Disclosure: The views and opinions expressed here are solely those of the author and do not necessarily represent the views and opinions of crypto.news editorial.
Elon Musk filed a lawsuit against OpenAI, claiming that it deviated from its mission of developing artificial intelligence ‘for the benefit of humanity’. Carlos E. Perez suspects the lawsuit could turn the current Generative AI market leader into the next WeWork.
OpenAI’s for-profit conversion is the focus of this legal battle. But overemphasis on profit betrays vested corporate interests. It also distracts from more critical issues for end users (ethical AI training and data management).
Grok, the brainchild of Elon and a competitor to ChatGPT, can access ‘real-time information’ from tweets. OpenAI is already notorious for scraping copyrighted data left, right and centre. Now Google has signed a $60 million deal to access Reddit users’ data to train Gemini and Cloud AI.
Simply pushing for open source does not serve the user’s interests in this environment. They need ways to provide meaningful consent and compensation to assist with graduate education. For example, emerging platforms that create tools for crowdsourcing AI training data are critical in this regard. More on this later.
It is a mostly non-profit organization for users
More than 5.3 billion people worldwide use the internet, and approximately 93% of them use centralized social media. Therefore, it is likely that most of the 147 billion terabytes of data generated online in 2023 will be created by users. The volume is expected to exceed 180 billion by 2025.
While this massive data set, or ‘public information’, is accelerating the training and development of AI, users are missing out on the benefits of most pieces. They have neither control nor real ownership. The “I Agree” form of consent is also not meaningful; At best it is a deception, at worst it is coercion.
Data is the new oil. It is not in Big Tech’s interest to give end users more control over their data. First, making users pay for data would significantly increase LLM education costs, which are already over $100 million. But as Chris Dixon argues in his book “Read, Write, Own,” five big companies controlling and potentially ruining everything are the fast track to dystopia.
However, given the evolution of blockchains as a distributed data layer and source of truth, the best era for users has just begun. Most importantly, unlike large corporations, new-age AI companies are embracing such alternatives for better performance, cost efficiency and ultimately the betterment of humanity.
Crowdsourcing data for ethical AI training
Web2’s read-write-trust model relies on entities and stakeholders not being evil. But human greed knows no bounds; According to the 18th-century philosopher David Hume, we are all a bunch of ‘self-interested rogues’.
That’s why Web3’s read-write-self model requires blockchain, cryptography, etc. so that distributed network participants can’t go bad. uses. Chris explores this idea extensively in his book.
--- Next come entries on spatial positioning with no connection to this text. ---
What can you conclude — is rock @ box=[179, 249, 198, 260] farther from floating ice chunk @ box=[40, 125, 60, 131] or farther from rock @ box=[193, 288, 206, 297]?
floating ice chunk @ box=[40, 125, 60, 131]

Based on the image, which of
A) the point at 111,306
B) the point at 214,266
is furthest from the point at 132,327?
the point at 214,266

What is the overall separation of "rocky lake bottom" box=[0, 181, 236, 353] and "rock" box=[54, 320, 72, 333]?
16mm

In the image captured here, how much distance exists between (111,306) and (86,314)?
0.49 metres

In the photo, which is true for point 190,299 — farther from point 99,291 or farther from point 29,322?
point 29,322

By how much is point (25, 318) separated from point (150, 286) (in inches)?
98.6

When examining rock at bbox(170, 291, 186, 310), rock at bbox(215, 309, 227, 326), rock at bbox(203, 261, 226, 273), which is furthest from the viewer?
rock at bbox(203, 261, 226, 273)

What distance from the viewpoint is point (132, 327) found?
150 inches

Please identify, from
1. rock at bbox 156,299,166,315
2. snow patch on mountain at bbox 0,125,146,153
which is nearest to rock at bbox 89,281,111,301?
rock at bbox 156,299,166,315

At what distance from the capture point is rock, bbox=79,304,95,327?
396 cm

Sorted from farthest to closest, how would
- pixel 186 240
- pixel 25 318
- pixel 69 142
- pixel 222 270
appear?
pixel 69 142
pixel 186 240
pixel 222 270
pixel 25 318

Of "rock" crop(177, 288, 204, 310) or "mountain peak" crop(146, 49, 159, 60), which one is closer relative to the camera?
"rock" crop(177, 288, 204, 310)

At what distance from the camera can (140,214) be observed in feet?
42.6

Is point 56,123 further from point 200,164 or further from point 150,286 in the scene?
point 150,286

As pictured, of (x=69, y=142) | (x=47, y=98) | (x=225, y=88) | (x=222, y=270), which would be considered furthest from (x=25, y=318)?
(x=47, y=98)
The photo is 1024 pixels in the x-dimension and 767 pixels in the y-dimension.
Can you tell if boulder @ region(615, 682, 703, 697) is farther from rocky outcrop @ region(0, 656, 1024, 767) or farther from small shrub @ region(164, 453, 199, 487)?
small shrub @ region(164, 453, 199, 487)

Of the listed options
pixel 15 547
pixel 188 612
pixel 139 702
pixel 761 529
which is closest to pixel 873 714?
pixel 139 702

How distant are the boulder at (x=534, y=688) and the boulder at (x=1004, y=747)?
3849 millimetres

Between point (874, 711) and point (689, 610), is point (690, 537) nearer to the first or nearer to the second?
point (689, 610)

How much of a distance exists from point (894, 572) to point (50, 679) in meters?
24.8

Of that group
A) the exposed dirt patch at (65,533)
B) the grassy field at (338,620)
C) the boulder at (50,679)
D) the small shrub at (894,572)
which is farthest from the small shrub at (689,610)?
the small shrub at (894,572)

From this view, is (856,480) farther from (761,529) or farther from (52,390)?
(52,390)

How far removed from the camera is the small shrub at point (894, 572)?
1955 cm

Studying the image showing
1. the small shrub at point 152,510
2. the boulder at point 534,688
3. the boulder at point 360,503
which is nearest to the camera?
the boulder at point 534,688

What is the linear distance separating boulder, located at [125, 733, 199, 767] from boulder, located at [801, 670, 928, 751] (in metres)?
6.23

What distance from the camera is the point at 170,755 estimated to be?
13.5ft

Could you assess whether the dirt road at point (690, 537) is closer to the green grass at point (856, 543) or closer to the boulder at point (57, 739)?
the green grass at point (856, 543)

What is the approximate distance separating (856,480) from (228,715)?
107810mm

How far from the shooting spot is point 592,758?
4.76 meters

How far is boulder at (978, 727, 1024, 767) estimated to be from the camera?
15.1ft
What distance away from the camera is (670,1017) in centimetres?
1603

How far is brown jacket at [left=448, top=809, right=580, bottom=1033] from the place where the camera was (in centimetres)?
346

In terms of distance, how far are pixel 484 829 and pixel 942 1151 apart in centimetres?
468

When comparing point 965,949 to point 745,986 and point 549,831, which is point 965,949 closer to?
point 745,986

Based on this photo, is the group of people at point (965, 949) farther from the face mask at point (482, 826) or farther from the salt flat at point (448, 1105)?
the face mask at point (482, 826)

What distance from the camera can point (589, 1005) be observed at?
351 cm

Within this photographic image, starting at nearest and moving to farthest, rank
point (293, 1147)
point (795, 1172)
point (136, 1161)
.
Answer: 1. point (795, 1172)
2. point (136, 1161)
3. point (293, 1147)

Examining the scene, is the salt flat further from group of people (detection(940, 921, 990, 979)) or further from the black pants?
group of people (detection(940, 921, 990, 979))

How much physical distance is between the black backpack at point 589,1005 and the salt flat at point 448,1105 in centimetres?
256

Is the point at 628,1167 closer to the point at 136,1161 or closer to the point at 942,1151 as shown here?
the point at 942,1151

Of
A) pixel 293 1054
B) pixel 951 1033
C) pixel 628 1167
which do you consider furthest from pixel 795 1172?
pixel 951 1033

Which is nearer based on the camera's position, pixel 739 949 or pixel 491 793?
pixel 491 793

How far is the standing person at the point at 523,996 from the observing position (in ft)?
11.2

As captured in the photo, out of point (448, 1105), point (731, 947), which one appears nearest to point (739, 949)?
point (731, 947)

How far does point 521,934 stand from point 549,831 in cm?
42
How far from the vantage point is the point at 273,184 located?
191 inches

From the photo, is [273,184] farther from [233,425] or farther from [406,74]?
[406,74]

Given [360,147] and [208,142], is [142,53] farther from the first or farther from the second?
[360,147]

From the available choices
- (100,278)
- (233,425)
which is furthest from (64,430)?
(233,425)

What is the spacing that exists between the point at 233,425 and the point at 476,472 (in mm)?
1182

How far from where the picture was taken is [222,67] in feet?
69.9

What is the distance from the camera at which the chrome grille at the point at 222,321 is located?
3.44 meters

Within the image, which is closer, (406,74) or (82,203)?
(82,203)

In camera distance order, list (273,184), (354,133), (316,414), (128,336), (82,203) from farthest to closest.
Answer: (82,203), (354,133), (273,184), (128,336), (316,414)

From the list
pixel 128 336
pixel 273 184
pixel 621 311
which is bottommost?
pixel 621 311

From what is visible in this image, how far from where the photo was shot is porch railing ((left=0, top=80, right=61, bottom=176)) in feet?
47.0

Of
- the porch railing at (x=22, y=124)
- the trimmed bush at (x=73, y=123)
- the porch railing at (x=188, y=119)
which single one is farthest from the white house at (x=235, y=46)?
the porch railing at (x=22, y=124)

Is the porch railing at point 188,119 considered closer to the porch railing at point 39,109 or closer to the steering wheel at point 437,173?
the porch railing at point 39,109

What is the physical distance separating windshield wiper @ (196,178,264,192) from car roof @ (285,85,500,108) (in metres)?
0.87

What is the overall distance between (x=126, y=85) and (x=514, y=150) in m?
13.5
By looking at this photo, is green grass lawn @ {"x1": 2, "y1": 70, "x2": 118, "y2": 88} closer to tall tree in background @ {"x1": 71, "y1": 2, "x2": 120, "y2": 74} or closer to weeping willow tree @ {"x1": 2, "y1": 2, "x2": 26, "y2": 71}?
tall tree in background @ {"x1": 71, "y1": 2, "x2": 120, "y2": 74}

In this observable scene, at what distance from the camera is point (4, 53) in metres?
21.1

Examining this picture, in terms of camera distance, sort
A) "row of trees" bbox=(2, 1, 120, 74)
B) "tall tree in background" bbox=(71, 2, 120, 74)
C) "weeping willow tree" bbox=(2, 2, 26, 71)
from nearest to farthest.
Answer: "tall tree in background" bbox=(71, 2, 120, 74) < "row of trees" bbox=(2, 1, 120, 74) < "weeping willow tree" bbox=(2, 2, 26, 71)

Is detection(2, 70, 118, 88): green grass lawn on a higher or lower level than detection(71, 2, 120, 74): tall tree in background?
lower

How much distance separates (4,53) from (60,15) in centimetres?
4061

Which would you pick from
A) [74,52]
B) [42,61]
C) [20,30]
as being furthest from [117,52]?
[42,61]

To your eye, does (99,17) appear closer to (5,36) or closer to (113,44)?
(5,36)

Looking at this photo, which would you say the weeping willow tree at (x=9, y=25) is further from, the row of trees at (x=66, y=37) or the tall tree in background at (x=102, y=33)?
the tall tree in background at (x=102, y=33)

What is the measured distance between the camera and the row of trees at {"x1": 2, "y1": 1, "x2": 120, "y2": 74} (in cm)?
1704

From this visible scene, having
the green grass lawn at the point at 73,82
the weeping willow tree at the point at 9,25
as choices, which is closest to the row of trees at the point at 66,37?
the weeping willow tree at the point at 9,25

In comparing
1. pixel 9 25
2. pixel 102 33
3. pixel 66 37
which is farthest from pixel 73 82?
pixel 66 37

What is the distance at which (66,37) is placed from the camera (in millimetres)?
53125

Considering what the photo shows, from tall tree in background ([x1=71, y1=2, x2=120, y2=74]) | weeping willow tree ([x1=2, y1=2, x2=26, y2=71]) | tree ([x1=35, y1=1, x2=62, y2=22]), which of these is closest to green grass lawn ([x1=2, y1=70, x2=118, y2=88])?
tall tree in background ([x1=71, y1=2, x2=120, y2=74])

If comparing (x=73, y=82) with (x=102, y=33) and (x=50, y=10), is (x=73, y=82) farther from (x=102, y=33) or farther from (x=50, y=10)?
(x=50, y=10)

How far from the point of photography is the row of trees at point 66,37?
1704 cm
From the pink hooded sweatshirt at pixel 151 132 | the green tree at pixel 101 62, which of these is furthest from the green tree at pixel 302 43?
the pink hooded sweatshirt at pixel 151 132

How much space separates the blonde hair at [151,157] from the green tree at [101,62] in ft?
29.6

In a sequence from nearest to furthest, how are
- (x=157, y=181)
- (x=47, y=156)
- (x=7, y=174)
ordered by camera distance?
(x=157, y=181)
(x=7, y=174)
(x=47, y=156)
The Web3 technology stack is fundamentally community-driven and user-focused. Providing a set of tools that will give users control over their own data (financial, social, creative, etc.) is the mainstay in this field. Blockchains, for example, serve as distributed, verifiable data layers to process transactions and immutably determine origin.
Moreover, valid privacy and security mechanisms such as zero-knowledge proofs (zkProofs) or multi-party computation (MPC) have evolved over the past few years. They open new avenues for data verification, sharing and management by allowing counterparties to establish facts without revealing the content.
These broad capabilities are highly relevant from the perspective of AI education. It is now possible to obtain reliable data without relying on central providers or validators. But most importantly, web3’s decentralized, intermediary-free nature helps directly connect those generating data (i.e. users) and projects that need it to train AI models.
Removing ‘trusted agents’ and gate controllers significantly reduces costs. It also regulates incentives so that projects can compensate users for their efforts and contributions. For example, users can save scripts in their local dialect, recognize and tag objects, sort and categorize images, structure unstructured data, etc. They can earn crypto money by completing micro tasks such as.
On the other hand, companies can build more accurate models using high-quality data validated by people in the loop and at a fair price. It’s a win-win situation.
Not just open source, but bottom-up advances
Traditional frameworks are so hostile to individuals and user communities that open source alone means nothing. Providing ethical AI education requires radical changes to existing business models and educational frameworks.
Replacing top-down systems with a bottom-up, bottom-up approach is the way to go. It is also about establishing a meritocratic order that maintains a high level of ownership, autonomy and cooperation. The most profitable thing in this world is not maximization but fair distribution.
Interestingly, these systems will benefit large companies as well as empowering small businesses and individual users. Because after all, high-quality data, affordable prices and accurate artificial intelligence models are what everyone needs.
Now, with incentives aligned, it is in the collective interest of the industry to adopt and embrace new-age models. Holding on to narrow, short-term gains will not work in the long run. The future has different demands from the past.
William Simonin
William Simonin is president of Ta-da, an AI data marketplace that leverages blockchain to gamify data verification. He previously worked as a software engineer and researcher at the French Ministry of Defense for nearly six years and served as President of the Epitech Nancy Security Association and later as Professor of Functional Programming. He is a French entrepreneur and co-founder of several artificial intelligence, technology and cryptocurrency companies.